Le bras de fer entre le président gabonais, Ali Bongo Ondimba, et son adversaire, Jean Ping, est loin d’être terminé. Car, le candidat malheureux ne s’avoue toujours pas vaincu. Refusant d’accepter ce que d’aucuns considèrent comme un fait accompli, Jean Ping affûte ses armes et affine sa stratégie. En effet, après la journée de recueillement organisée le 6 octobre dernier et qui a été diversement appréciée, l’ex-président de la Commission de l’Union africaine (UA) entend organiser la résistance au régime Bongo. Comment compte-t-il s’y prendre ? Tout d’abord, Jean Ping demande des sanctions internationales ciblées contre dix dignitaires gabonais dont le président Ali Bongo et un de ses frères, la présidente de la Cour constitutionnelle, le président de la Commission nationale autonome permanente et plusieurs ministres, notamment de la Communication, de l’Intérieur et de la Défense. Quant à la diaspora gabonaise, Jean Ping lui demande une chose : coordonner et discipliner son action à travers une structure qui sera baptisée Conseil gabonais de la résistance. Et ce n’est pas tout. Il appelle ses compatriotes de l’ étranger à « mutualiser les contacts, sensibiliser et mobiliser en faveur de sa cause à travers les instances politiques des différents pays étrangers, mais également la Commission et le Parlement européens, le Parlement allemand, le Congrès Américain et la Cour pénale internationale ». Pour les faits d’arrestations arbitraires, d’exactions ou d’assassinats, celui qui se considère comme le président élu du Gabon, entend saisir incessamment Amnesty International et d’autres organisations de défense des droits de l’Homme. S’agit-il là d’une mission funambulesque ? Telle est la question que l’on ne peut s’empêcher de se poser, tant le combat que compte engager Jean Ping promet d’être de longue haleine. Certes, l’homme fait preuve d’imagination, mais tout porte à croire qu’il prêche dans le désert. Le vin est tiré, il faut le boire. Car, on imagine mal Ali Bongo, déjà investi, reculer face à des sanctions internationales.
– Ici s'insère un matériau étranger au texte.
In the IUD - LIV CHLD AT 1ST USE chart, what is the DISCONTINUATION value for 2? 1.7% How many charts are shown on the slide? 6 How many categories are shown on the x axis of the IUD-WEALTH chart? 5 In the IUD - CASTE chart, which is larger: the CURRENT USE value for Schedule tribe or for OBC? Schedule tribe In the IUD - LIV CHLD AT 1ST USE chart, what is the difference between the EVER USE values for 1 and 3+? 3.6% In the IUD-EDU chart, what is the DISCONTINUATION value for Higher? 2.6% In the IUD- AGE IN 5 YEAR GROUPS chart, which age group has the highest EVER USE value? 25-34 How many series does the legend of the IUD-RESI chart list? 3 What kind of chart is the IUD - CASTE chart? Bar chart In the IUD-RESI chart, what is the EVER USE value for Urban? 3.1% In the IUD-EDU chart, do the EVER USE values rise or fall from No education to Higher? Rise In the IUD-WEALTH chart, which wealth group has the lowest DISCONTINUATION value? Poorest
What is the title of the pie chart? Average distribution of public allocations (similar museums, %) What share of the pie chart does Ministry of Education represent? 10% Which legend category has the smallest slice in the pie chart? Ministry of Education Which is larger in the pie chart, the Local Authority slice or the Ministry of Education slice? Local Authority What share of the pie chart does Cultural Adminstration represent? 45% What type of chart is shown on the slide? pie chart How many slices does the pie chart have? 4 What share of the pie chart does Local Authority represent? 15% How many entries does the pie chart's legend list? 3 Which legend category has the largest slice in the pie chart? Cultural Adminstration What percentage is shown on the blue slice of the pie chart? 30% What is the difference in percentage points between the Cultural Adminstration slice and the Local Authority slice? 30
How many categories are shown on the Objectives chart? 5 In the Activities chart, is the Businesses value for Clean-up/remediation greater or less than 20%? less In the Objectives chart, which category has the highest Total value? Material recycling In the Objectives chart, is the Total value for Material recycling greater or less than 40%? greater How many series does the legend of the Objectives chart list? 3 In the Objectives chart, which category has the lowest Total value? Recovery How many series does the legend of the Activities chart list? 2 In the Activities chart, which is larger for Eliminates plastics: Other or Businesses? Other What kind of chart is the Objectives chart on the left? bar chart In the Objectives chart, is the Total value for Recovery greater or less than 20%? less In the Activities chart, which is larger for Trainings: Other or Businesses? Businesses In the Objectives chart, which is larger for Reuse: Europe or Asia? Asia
On attend de voir si le camp de Ping saura résister à l’usure du temps
Aussi, en inscrivant son combat dans la durée, Jean Ping oublie que ses partisans, ou du moins ceux qui croient encore en lui, courent le risque de se laisser gagner par la lassitude. Car, les hommes sont ainsi faits, qu’ils sont versatiles. On a vu des gens défendre une cause le matin, et le soir venu, tourner casaque, laissant perplexe l’opinion. Les exemples sont si légion que l’on ne se risquera pas à vouloir les citer exhaustivement. Mais le cas le plus emblématique a été celui de l’opposant burundais, Agathon Rwasa, qui, au départ, était vent debout contre le président Pierre Nkurunziza et qui, par la force des intérêts, en est devenu aujourd’hui un obligé, en acceptant de composer avec un régime aux abois. Certes, ce qui est possible sur les collines de Bujumbura ne l’est pas forcément à Libreville, mais les hommes politiques, de Kabarundo au Rwanda à Namponkoré au Burkina Faso, en passant par Midran en Afrique du Sud et Nzérékoré en Guinée Conakry, ont une caractéristique commune : l’ingratitude. En tout cas, on attend de voir si le camp de Ping qui est resté jusque-là soudé et uni, saura résister à l’usure du temps. Mais une chose est certaine : il ne faut pas compter sur la Communauté internationale pour faire changer le cours des événements au Gabon. Car, comme on le sait, les positions des grandes puissances évoluent selon leurs intérêts. Et c’est peu dire.